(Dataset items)
Start

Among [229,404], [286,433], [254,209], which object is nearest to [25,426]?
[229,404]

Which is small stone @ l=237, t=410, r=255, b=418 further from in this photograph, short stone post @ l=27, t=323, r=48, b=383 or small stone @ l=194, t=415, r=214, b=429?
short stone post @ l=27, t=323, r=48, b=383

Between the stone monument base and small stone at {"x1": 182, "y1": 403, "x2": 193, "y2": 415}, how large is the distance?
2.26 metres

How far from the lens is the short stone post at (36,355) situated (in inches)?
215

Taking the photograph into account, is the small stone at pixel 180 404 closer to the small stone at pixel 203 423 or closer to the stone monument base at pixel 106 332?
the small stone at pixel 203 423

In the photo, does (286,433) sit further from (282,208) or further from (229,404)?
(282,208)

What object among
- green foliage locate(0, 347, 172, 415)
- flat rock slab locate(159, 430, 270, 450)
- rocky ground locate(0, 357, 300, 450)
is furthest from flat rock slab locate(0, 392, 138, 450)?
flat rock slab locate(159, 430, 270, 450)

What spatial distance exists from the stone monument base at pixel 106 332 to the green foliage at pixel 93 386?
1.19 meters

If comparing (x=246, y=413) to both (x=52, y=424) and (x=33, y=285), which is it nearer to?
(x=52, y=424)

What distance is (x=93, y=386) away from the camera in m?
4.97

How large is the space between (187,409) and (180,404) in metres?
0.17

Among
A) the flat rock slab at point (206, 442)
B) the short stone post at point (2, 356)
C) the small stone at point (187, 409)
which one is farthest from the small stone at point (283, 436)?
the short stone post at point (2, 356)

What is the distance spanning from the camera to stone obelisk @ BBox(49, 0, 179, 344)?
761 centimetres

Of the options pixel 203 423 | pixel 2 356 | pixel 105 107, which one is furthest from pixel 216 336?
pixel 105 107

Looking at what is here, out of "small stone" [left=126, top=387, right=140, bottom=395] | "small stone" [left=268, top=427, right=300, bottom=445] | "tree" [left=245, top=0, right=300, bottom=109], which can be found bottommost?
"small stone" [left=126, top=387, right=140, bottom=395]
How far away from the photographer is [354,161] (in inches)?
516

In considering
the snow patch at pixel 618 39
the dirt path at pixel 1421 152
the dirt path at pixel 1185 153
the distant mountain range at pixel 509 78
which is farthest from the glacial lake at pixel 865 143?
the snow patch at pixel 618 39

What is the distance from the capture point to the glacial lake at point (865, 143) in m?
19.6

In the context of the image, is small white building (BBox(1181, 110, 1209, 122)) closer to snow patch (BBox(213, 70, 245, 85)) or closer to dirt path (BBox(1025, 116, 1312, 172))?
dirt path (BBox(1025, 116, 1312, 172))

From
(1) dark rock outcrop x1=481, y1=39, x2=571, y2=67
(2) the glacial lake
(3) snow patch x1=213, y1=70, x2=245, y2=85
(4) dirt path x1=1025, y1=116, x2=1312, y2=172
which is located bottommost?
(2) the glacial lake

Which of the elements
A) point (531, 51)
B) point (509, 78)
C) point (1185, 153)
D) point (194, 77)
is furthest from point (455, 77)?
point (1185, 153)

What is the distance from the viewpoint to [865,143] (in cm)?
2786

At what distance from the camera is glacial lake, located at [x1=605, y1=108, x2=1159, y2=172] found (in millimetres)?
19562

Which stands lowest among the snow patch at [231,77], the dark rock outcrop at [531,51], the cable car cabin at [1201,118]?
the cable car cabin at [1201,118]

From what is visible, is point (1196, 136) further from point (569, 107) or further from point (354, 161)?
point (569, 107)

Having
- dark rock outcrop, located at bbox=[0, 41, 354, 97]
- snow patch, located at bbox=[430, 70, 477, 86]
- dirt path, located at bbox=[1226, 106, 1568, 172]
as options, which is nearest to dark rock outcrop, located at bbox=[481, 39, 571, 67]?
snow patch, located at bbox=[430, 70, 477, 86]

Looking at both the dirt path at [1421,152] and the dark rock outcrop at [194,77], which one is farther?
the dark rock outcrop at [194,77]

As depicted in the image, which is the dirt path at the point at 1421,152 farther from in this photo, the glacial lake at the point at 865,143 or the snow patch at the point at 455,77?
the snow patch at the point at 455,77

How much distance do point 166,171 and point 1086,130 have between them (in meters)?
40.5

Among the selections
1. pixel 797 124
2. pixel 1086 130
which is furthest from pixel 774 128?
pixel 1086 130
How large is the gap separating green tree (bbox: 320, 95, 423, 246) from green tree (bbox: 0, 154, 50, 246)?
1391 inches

End
Start

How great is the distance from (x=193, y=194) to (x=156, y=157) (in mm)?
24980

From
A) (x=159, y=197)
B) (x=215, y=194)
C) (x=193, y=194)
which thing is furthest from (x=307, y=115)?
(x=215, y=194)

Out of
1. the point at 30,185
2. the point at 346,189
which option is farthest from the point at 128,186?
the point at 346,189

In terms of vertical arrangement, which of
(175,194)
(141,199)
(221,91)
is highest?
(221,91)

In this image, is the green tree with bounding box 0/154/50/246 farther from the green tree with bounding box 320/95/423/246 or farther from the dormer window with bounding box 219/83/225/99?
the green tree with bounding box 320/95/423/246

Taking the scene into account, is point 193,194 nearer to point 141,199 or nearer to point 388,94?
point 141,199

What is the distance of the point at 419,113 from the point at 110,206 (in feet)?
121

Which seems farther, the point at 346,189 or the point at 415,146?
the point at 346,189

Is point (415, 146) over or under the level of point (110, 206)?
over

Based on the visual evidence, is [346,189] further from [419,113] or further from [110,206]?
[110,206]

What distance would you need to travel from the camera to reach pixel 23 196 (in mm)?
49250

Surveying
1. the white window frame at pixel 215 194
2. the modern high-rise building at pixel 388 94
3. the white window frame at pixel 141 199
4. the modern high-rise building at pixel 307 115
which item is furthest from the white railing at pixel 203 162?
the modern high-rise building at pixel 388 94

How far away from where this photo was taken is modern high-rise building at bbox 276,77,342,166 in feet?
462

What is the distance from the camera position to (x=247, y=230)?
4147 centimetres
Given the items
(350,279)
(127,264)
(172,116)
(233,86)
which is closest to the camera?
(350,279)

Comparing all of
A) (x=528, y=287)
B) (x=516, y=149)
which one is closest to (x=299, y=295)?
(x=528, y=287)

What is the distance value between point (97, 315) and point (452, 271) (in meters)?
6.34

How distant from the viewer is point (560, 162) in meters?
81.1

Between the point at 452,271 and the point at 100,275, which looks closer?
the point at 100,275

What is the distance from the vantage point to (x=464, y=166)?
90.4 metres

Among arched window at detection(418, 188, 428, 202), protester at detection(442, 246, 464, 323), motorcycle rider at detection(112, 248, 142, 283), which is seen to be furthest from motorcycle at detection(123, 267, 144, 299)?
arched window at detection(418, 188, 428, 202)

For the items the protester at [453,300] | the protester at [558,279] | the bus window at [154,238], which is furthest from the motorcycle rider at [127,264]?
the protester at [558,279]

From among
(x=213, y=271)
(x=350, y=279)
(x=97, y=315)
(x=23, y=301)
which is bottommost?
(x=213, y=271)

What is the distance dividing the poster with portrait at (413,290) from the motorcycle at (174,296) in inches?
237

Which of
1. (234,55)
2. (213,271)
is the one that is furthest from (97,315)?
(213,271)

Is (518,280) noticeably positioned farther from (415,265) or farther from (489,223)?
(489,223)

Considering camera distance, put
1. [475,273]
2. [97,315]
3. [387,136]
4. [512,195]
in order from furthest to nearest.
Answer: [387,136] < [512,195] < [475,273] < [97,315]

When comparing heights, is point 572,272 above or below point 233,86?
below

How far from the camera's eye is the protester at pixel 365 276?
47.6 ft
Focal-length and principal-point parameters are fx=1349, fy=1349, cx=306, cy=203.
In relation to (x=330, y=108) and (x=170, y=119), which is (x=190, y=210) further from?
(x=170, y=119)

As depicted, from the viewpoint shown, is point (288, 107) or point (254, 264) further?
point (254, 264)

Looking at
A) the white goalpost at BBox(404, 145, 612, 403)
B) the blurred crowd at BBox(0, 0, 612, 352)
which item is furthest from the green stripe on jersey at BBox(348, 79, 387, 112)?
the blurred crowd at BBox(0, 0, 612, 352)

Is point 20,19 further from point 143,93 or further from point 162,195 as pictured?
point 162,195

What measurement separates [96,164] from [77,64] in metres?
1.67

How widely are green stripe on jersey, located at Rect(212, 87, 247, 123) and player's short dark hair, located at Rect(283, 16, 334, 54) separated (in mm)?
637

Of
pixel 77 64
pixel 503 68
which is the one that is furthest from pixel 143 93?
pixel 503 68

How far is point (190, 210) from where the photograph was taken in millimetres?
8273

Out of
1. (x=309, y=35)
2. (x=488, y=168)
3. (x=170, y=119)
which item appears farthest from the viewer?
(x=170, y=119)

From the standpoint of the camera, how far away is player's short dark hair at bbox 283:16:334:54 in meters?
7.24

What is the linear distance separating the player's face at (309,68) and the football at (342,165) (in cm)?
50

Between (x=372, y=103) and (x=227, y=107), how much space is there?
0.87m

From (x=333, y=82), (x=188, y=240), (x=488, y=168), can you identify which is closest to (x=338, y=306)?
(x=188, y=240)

End
Start

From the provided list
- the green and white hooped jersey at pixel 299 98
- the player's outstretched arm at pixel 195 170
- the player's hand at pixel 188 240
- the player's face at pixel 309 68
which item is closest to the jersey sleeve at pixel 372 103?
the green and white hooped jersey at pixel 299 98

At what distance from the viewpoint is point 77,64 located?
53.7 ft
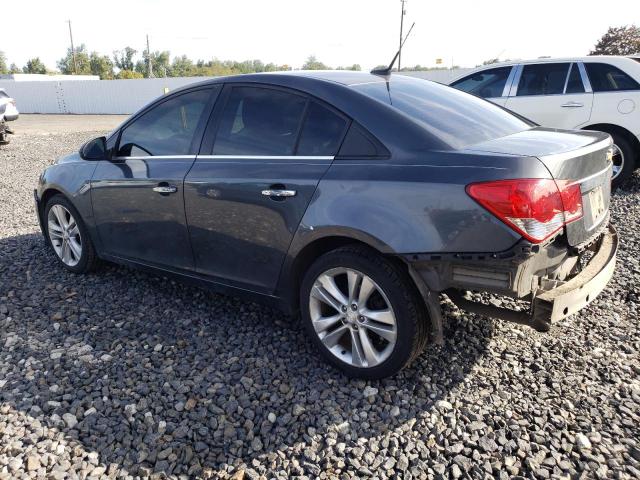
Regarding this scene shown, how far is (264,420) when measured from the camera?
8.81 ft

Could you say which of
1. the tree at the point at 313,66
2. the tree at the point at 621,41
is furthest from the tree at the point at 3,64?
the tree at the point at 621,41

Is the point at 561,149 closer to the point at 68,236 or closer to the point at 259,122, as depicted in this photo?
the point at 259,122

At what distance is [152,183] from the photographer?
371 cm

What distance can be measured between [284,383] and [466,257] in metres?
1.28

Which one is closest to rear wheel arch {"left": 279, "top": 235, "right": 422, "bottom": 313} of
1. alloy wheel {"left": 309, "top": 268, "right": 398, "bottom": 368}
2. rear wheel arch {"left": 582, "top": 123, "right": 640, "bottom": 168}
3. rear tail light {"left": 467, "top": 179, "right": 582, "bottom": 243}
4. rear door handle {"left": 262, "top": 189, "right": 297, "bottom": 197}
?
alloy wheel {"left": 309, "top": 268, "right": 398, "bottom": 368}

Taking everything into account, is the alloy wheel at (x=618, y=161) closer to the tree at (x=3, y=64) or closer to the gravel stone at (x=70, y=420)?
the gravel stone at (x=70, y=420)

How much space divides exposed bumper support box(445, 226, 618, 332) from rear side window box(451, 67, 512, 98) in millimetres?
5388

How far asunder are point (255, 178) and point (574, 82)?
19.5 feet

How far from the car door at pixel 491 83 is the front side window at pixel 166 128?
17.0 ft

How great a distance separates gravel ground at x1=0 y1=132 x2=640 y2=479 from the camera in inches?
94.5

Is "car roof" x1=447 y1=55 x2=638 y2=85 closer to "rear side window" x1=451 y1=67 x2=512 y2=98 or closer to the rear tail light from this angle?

End

Which lines in the items above contain the word "distant"? Pick out each of those lines and copy it in full.

• SOLUTION TO THE EXERCISE:
the distant mountain range at pixel 509 78
How distant from the viewer is point (560, 162) in meters?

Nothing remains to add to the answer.